Charter School Achievement: What We Know, July 2005 Update
This document updates a study that was originally published in March 2005. The study finds that the quality of available research varies widely and the results, though inconclusive, are encouraging. Of the 44 studies reviewed, 18 look only at a snapshot of performance at one or more points in time. Ten show charter schools generally underperforming traditional public schools. The other eight show comparable, mixed, or positive results for charter schools. The other 26 studies look at change in performance over time. Of these, twelve find that overall gains in charter schools were larger than other public schools; four find higher charter gains in certain categories of schools; and, six find comparable gains in charter and traditional public schools. The researcher calls for better research about why some charter schools perform so much better than other charter and non-charter schools and says we need much more attention focused on evaluating chartering as a policy.

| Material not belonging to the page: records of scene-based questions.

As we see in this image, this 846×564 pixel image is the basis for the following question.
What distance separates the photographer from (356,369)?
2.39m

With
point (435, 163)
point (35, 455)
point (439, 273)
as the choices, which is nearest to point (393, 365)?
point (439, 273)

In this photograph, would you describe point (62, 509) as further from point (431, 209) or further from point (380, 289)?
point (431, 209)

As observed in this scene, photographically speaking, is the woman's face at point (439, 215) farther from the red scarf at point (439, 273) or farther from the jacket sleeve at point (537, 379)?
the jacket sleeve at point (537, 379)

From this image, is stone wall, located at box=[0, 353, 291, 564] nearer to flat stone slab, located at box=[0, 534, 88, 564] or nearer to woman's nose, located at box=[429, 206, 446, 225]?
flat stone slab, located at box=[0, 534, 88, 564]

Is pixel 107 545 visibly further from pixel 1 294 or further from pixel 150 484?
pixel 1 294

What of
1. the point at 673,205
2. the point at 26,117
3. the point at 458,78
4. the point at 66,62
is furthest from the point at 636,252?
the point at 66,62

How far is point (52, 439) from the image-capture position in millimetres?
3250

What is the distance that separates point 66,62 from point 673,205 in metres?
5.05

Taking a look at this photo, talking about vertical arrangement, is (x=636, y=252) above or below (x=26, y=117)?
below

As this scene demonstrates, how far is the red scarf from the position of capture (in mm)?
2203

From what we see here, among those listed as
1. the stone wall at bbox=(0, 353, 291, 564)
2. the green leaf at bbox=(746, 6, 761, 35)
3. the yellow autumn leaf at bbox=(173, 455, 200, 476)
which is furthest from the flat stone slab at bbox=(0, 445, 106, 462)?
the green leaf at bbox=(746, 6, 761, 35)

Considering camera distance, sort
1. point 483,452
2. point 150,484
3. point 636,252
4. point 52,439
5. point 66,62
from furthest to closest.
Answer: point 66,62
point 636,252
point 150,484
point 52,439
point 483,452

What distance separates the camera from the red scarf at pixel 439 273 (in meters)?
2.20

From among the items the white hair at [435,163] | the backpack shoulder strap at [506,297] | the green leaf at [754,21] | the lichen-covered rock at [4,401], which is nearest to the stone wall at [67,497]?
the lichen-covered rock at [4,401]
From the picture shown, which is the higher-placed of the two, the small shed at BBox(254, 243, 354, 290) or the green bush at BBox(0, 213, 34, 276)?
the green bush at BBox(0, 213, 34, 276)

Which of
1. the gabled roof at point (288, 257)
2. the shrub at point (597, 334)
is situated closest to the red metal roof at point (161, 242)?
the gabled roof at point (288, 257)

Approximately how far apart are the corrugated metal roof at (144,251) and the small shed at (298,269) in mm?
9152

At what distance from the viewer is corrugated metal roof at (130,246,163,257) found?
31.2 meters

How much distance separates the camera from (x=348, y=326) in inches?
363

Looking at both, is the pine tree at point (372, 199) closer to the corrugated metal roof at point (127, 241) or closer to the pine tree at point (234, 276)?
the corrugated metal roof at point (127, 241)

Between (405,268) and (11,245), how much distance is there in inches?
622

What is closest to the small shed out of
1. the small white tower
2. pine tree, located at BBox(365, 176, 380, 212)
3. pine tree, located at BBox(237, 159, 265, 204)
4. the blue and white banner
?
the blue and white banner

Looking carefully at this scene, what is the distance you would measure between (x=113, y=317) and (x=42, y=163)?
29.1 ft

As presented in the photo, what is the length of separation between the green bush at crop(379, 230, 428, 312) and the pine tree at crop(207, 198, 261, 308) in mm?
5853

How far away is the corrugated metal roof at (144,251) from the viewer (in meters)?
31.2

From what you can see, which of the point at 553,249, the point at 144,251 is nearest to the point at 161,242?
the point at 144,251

National Association of Charter School Authorizers Conference
This year's conference of the National Association of Charter School Authorizers (NACSA) -- October 24-25 in Denver, CO -- will engage several hundred charter school authorizers and other education leaders. The conference will feature 40 highly interactive and practice-oriented workshops and roundtables on issues of importance to charter authorizers and others interested in charter schools. Alan Bersin, California's Secretary of Education and formerly the Superintendent of San Diego City Schools, will deliver the keynote address, sharing his vision for strengthening public education through charter schools, choice and competition. In addition, the conference will feature a grand finale by Spark Creative, a professional comedy troupe.
Doing School Choice Right
School choice is growing around the country, due to the growth of charter schools, as well as private voucher programs and the No Child Left Behind requirements that school districts offer options to children in chronically poor performing schools. The author sees choice not as a magic bullet, but a context that rewards intelligent problem solving. The author discusses recent research on choice that shows that design and implementation must be done right to benefit disadvantaged children. Critical issues are the quality of parent information, the amounts of money that follow children to schools of choice, and the rules governing school admissions. He encourages the research community to conduct research on how families choose schools; closely study the actual costs of private and parochial schools that have proven effective in educating poor children; and, analyze state laws to find ways of allocating funds on a follow-the-child basis.
The "Framing" of Charter School Stories
This article explores how the media places stories about charter schools into two types of frameworks: competition or complementary. News stories that treat charter schools as complementary to public education emphasize how they enrich the public education system. Stories that treat charter schools as competitive with regular public schools emphasize what makes them different from traditional public schools and how those differences put pressure on the rest of the public school systems. Most articles fail to address the dual aspects of the charter schooling movement and the author finds that "using only a single frame, and describing charter schools in language only in terms of conflict and competition or, conversely, only about small public schools serving children with unique needs, fails to describe what is really going on."